Apa yang ditulis oleh Fasseur mengenai tanam paksa
memberikan sebuah perspektif baru dalam memandang pelaksanaan kebijakan tanam
paksa yang dicetuskan sejak tahun 1830 hingga 1870. Apa yang dikemukakan
Fasseur dalam tulisannya merupakan suatu hal yang sangat kontra dengan
pandangan yang dilontarkan oleh sejarawan-sejarawan Indonesia sentris dan telah
dibakukan dalam buku-buku teks pelajaran di Indonesia. Dalam artikel yang
ditulis oleh Fasseur yang berjudul The
Cultivation and it’s impact on the Dutch colonial economy and the indigenous
society in nineteenth-century Java, Fasseur secara terbuka menyebutkan
terjadi perubahan yang signifikan dalam kegiatan perekonomian masyarakat di desa-desa
di Jawa yang dijadikan basis penerapan tanam paksa. Ada beberapa indikator yang
digunakan Fassseur untuk menilai peningkatan ekonomi di pedesaan jawa yang
menjadi basis penerapan tanam paksa, pertama ia menilai dari tingkat
kepemilikan hewan ternak yang mengalami peningkatan, kedua adanya peningkatan
pembelanjaan rumah tangga di pedesaan, ketiga ialah bertambahnya luas wilayah
yang dijadikan basis penerapan tanam paksa, keempat ialah bertambahnya jumlah
pasar dan kelima ialah terbentuknya desa-desa baru. Selain itu Fasseur dengan
mengamini pendapat JS. Furnivall melihat bahwa akibat tanam paksa ternyata
membuat perekonomian pemerintah Belanda tumbuh sangat pesat, dengan masuknya
uang-uang hasil penjualan komoditi tersebut ke Belanda, selain itu tanam paksa
membuat armada kapal dagang Hindia Belanda meningkat dengan sangat pesat. Namun
terdapat hal yang sangat menarik mengenai data yang dituliskan oleh Fasseur
yaitu adanya peningkatan penduduk Jawa yang sangat pesat, dari masa Raflles
dimana jumlah penduduk Jawa hanya sekitar 8 Juta Jiwa menjadi hampir 30 Juta
pada akhir abad XIX. Menurut saya data ini sangat menarik apabila dikaitkan
dengan mitos yang dinarasikan oleh sejarawan Indonesiasentris mengenai penderitaan
yang dialami oleh masyrakat Jawa akibat kurangnya pangan, bahaya penyakit,
perekonomian yang buruk sehingga secara rasional seharusnya implikasi logis
akibat penerapan sistem tanam paksa ialah tingginya angka mortalitas, namun
data yang ditunujukkan oleh Fasseur menunjukkan realitas yang terbalik, dimana
selama sistem tanam paksa jumlah populasi penduduk di Jawa meningkat pesat.

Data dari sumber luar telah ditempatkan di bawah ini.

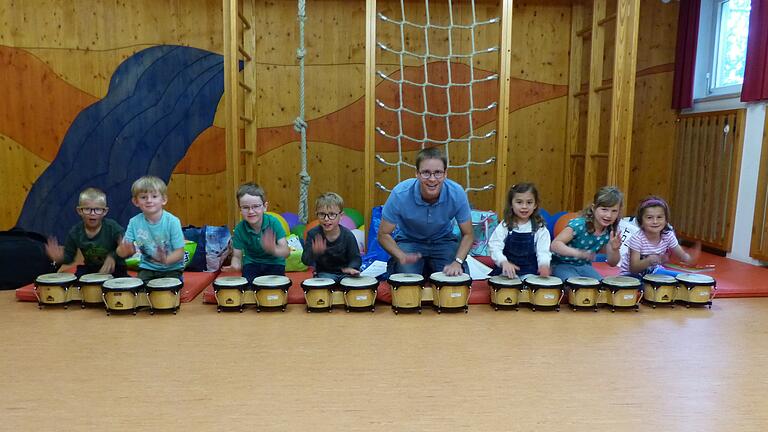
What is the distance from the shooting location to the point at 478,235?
4320 millimetres

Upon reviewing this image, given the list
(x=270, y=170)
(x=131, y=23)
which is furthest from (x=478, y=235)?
(x=131, y=23)

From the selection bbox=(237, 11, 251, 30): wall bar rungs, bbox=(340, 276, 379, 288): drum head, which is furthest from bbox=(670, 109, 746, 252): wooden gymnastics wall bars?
bbox=(237, 11, 251, 30): wall bar rungs

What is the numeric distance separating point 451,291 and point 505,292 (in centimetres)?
31

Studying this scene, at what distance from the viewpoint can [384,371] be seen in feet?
7.33

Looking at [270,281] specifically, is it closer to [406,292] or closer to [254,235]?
[254,235]

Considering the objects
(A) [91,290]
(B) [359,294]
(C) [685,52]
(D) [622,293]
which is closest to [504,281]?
(D) [622,293]

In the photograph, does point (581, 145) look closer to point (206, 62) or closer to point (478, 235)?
point (478, 235)

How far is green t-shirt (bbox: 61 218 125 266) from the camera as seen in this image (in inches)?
126

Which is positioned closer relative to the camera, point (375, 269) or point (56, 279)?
point (56, 279)

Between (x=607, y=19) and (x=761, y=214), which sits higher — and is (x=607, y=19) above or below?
above

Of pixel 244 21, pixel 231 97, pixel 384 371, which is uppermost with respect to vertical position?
pixel 244 21

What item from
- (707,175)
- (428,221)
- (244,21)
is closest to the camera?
(428,221)

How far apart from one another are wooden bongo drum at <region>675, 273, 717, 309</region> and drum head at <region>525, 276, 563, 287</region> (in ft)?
2.33

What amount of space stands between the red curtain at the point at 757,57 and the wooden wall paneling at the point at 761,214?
24cm
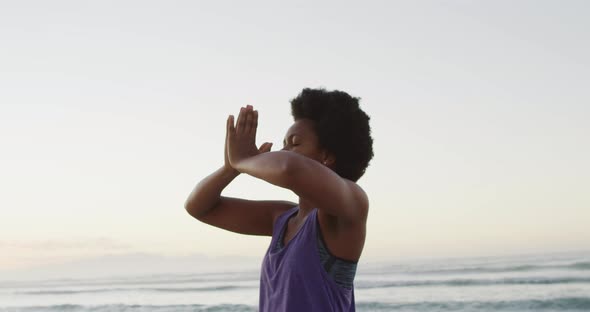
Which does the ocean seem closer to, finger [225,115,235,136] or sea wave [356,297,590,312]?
sea wave [356,297,590,312]

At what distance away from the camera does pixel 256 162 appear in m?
1.90

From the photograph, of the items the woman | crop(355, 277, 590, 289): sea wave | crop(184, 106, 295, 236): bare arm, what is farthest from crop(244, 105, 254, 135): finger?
crop(355, 277, 590, 289): sea wave

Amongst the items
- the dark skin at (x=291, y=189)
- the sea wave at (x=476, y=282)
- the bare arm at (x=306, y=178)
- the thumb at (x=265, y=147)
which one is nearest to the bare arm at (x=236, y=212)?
the dark skin at (x=291, y=189)

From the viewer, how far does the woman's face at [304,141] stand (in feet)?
7.10

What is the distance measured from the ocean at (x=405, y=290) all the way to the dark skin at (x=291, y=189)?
35.1 ft

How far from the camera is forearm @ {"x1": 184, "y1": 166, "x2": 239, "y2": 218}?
7.57ft

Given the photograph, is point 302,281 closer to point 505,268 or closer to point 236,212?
point 236,212

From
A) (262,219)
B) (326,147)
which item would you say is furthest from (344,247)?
(262,219)

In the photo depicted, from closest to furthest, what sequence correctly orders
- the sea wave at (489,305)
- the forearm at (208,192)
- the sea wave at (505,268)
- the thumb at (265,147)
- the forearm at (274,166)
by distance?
the forearm at (274,166)
the thumb at (265,147)
the forearm at (208,192)
the sea wave at (489,305)
the sea wave at (505,268)

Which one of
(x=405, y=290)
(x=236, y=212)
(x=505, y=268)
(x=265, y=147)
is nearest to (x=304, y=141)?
(x=265, y=147)

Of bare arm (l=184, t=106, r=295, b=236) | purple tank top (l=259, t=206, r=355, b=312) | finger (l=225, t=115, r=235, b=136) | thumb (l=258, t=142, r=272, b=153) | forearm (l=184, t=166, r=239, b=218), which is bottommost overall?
purple tank top (l=259, t=206, r=355, b=312)

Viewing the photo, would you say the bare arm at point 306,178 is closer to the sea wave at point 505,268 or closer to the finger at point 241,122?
the finger at point 241,122

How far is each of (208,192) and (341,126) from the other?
501mm

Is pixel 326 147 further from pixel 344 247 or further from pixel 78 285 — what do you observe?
pixel 78 285
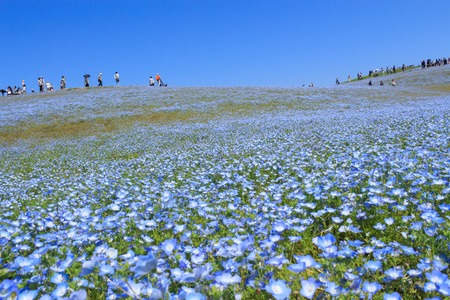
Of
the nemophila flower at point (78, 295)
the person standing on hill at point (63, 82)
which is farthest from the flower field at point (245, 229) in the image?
the person standing on hill at point (63, 82)

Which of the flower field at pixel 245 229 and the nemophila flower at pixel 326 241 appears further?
the nemophila flower at pixel 326 241

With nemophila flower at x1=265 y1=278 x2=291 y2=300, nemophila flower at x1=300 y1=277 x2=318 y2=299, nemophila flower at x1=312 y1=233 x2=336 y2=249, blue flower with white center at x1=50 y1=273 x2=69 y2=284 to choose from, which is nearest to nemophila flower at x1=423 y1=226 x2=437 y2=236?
nemophila flower at x1=312 y1=233 x2=336 y2=249

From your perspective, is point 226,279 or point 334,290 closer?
point 334,290

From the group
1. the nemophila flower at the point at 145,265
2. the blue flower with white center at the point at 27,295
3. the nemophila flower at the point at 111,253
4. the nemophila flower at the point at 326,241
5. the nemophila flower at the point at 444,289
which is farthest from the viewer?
the nemophila flower at the point at 111,253

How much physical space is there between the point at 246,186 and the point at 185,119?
19379 millimetres

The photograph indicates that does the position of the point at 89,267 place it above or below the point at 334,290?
above

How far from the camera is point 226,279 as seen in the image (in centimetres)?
179

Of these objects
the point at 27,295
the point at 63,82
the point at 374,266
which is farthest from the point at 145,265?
the point at 63,82

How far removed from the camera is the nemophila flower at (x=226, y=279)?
172cm

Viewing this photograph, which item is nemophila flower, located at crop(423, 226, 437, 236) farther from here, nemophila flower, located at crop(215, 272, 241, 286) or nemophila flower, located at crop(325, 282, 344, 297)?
nemophila flower, located at crop(215, 272, 241, 286)

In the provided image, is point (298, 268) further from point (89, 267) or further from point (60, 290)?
point (60, 290)

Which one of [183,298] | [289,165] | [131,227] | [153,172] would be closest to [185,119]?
[153,172]

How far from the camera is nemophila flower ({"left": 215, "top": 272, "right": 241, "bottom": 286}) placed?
1.72 m

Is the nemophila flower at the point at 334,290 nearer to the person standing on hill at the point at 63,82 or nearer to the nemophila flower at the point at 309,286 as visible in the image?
the nemophila flower at the point at 309,286
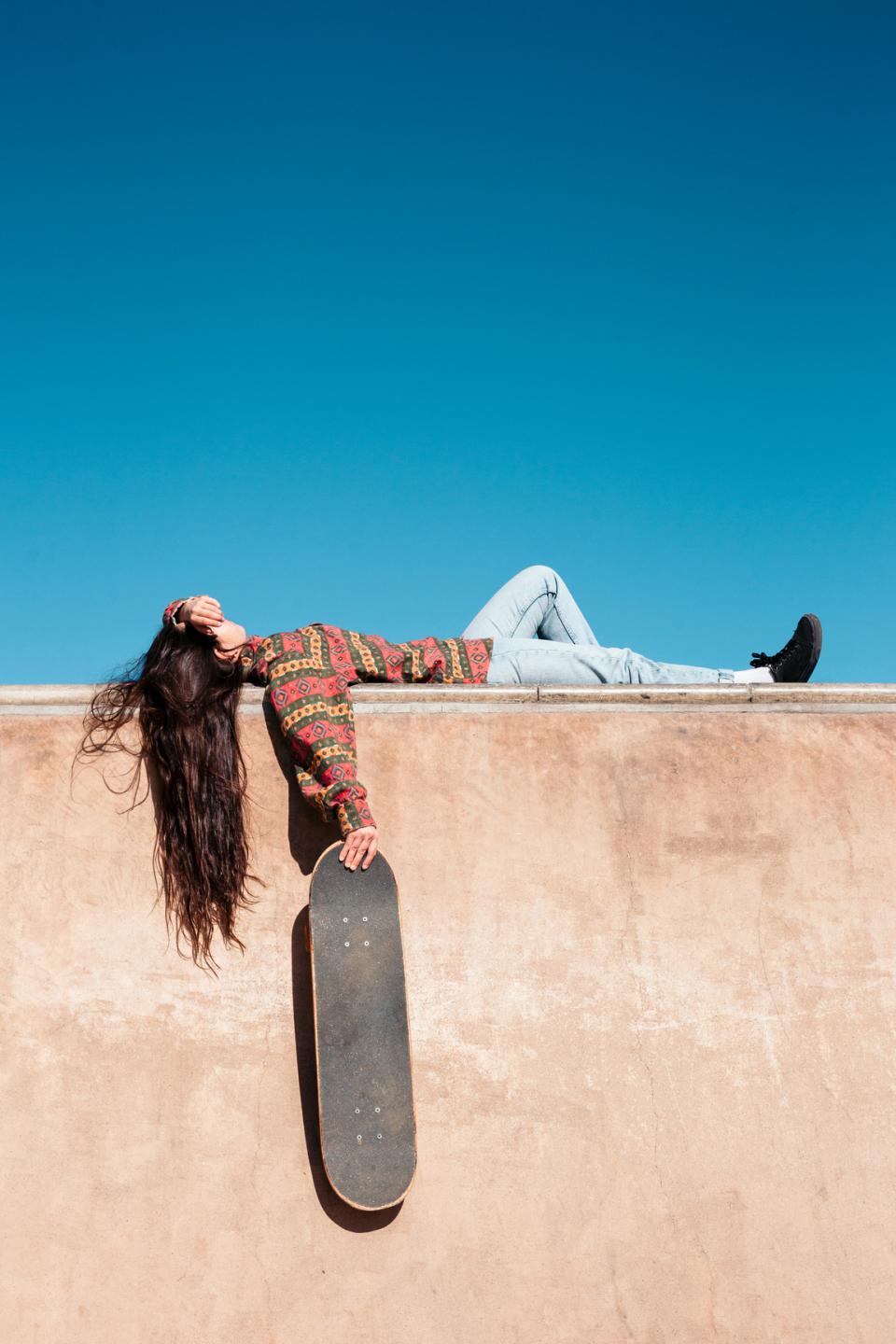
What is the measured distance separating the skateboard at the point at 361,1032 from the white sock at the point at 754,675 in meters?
1.96

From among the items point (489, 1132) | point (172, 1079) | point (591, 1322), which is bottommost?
point (591, 1322)

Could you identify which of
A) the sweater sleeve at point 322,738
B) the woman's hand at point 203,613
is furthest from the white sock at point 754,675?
the woman's hand at point 203,613

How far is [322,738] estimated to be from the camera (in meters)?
4.46

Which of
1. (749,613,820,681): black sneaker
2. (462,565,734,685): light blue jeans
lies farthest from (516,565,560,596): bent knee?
(749,613,820,681): black sneaker

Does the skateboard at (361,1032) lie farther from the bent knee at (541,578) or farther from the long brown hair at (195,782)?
the bent knee at (541,578)

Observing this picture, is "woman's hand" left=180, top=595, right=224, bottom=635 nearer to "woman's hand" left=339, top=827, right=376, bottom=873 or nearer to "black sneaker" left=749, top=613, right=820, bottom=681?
"woman's hand" left=339, top=827, right=376, bottom=873

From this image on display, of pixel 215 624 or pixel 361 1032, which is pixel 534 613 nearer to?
pixel 215 624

Fakta-fakta yang diungkapkan oleh Fasseur seolah-olah
menghancurkan mitos-mitos lama mengenai sistem tanam paksa yang selama ini
diajarkan di sekolah-sekolah Indonesia yang terpengaruh dekonstruksi Indonesiasentris.
Dalam perspektif yang dinarasikan oleh sejarawan Indonesiasentris mengenai
tanam paksa seolah-olah apa yang dilakukan oleh pemerintah colonial dalam
pengaplikasian tanam paksa ialah suatu praktek ekploitasi yang tidak
berperikemanusiaan, dimana rakyat pedesaan Jawa menjadi korban sasaran
eksploitasi oleh pemerintah colonial mereka digambarkan sangat menderita, angka
kematian meningkat sangat tajam akibat bahaya kelaparan karena gagal panen dan
penyebaran penyakit. Narasi yang dibangun oleh kalangan sejarawan
Indonesiasenris sepertinya menihilkan atau menghilangkan dampak (yang menurut
fasseur positif walaupun tidak disebutkan secara terang-terangan) lain dari
tanam paksa. Secara sederhana dapat dicontohkan bagaimana sejarawan
Indonesiasentris memandang bahwa sistem tanam paksa merupakan prakte
eksploitasi, yaitu dari penafsiran Cultuur Stelsel (Cultivation System) yang
ditafsirkan menjaddi tanam paksa, pemilihan diksi kata yang seolah-olah
mengkultuskan bahwa emerintah colonial merupakan subjek pemaksa dan masayarakat
pedesaan Jawa merupakan korban yang menderita dari sistem yang diterapkan oleh
pemerintah kolonial ini. Tulisan Fasseur ini seolah-olah menjadi penyeimbang
bagi narasi-narasi dekonstruksi Indonesiasentris mengenai tanam paksa, namun bisa
juga menjadi sebuah sumber perdebatan baru yang mungkin saja terjadi (?).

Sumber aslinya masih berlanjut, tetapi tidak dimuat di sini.